However, the family’s lives are truly upended when an intruder (Christopher Abbott) comes looking for food and shelter for his own family (Riley Keough and Griffin Robert Faulkner). Henceforth, IT COMES AT NIGHT fashions itself to become quite the intense game of paranoia, trust and regret.

If you are craving a conventional horror movie with exciting scares and clearly defined answers, seek elsewhere. This is not that movie. Truthfully, IT COMES AT NIGHT has more in common with Shults’ previous film KRISHA than your common wide-release horror film. There are no real scares to be found, only a continuous sense of dread that doesn’t let up. It’s a film that is more interested in constructing a specific atmosphere that allows viewers to stew.

That’s not to say there aren’t moments that’ll make you shriek or hold your armrest with a deadly grip. Shults stylishly and expertly generates a whirlpool of tension and mystery, occasionally mirroring what we often see in our darkest of nightmares. The couple’s son, Travis, has dreams in the film that showcase these frightening images to an overwhelming degree.

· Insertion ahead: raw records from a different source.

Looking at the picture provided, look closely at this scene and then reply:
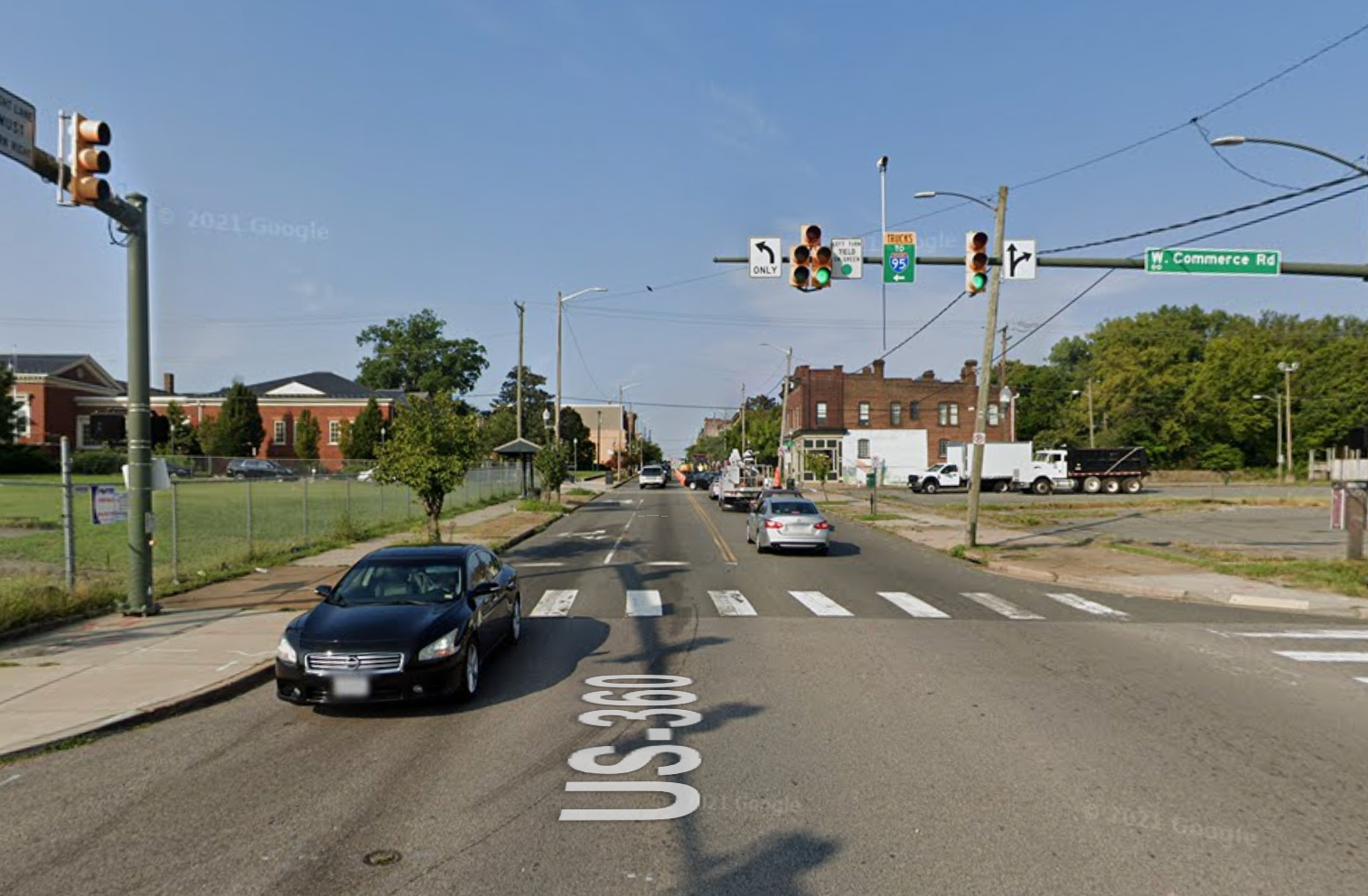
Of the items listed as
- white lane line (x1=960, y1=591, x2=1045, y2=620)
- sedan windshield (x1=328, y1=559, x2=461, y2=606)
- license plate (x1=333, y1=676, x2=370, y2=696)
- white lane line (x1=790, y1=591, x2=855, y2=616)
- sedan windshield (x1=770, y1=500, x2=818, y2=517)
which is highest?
sedan windshield (x1=328, y1=559, x2=461, y2=606)

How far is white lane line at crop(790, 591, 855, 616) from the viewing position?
526 inches

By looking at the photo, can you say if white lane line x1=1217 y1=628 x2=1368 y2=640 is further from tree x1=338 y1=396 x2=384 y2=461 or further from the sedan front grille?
tree x1=338 y1=396 x2=384 y2=461

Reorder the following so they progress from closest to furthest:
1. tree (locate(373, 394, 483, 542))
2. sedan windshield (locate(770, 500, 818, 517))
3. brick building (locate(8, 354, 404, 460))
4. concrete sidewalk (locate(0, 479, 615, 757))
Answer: concrete sidewalk (locate(0, 479, 615, 757)), tree (locate(373, 394, 483, 542)), sedan windshield (locate(770, 500, 818, 517)), brick building (locate(8, 354, 404, 460))

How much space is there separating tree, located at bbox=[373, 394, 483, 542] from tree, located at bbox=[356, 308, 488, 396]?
8783 centimetres

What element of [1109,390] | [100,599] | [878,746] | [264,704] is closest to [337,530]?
[100,599]

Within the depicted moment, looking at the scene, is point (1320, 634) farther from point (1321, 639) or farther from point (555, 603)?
point (555, 603)

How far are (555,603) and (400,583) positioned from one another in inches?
211

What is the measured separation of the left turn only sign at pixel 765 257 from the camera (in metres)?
15.8

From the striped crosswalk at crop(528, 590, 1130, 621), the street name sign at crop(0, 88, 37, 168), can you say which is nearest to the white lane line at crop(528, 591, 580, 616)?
the striped crosswalk at crop(528, 590, 1130, 621)

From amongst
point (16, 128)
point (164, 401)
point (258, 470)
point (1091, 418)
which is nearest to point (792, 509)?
point (16, 128)

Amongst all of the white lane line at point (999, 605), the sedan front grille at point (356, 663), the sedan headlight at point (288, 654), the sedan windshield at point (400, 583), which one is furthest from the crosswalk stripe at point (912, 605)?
the sedan headlight at point (288, 654)

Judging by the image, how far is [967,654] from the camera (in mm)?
10250

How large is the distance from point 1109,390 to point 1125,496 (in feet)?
130

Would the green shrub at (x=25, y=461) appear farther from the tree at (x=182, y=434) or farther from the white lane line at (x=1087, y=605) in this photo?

IT COMES AT NIGHT provides more questions than answers, often sinking too deep into ambiguity for audiences to come up for air. This narrative structure is simultaneously its greatest draw and most frustrating flaw. Whether it leaves you unappeased or blown away, its allegorical themes will follow you home and haunt you for days.

Grade: B

IT COMES AT NIGHT opens on Friday (6/9).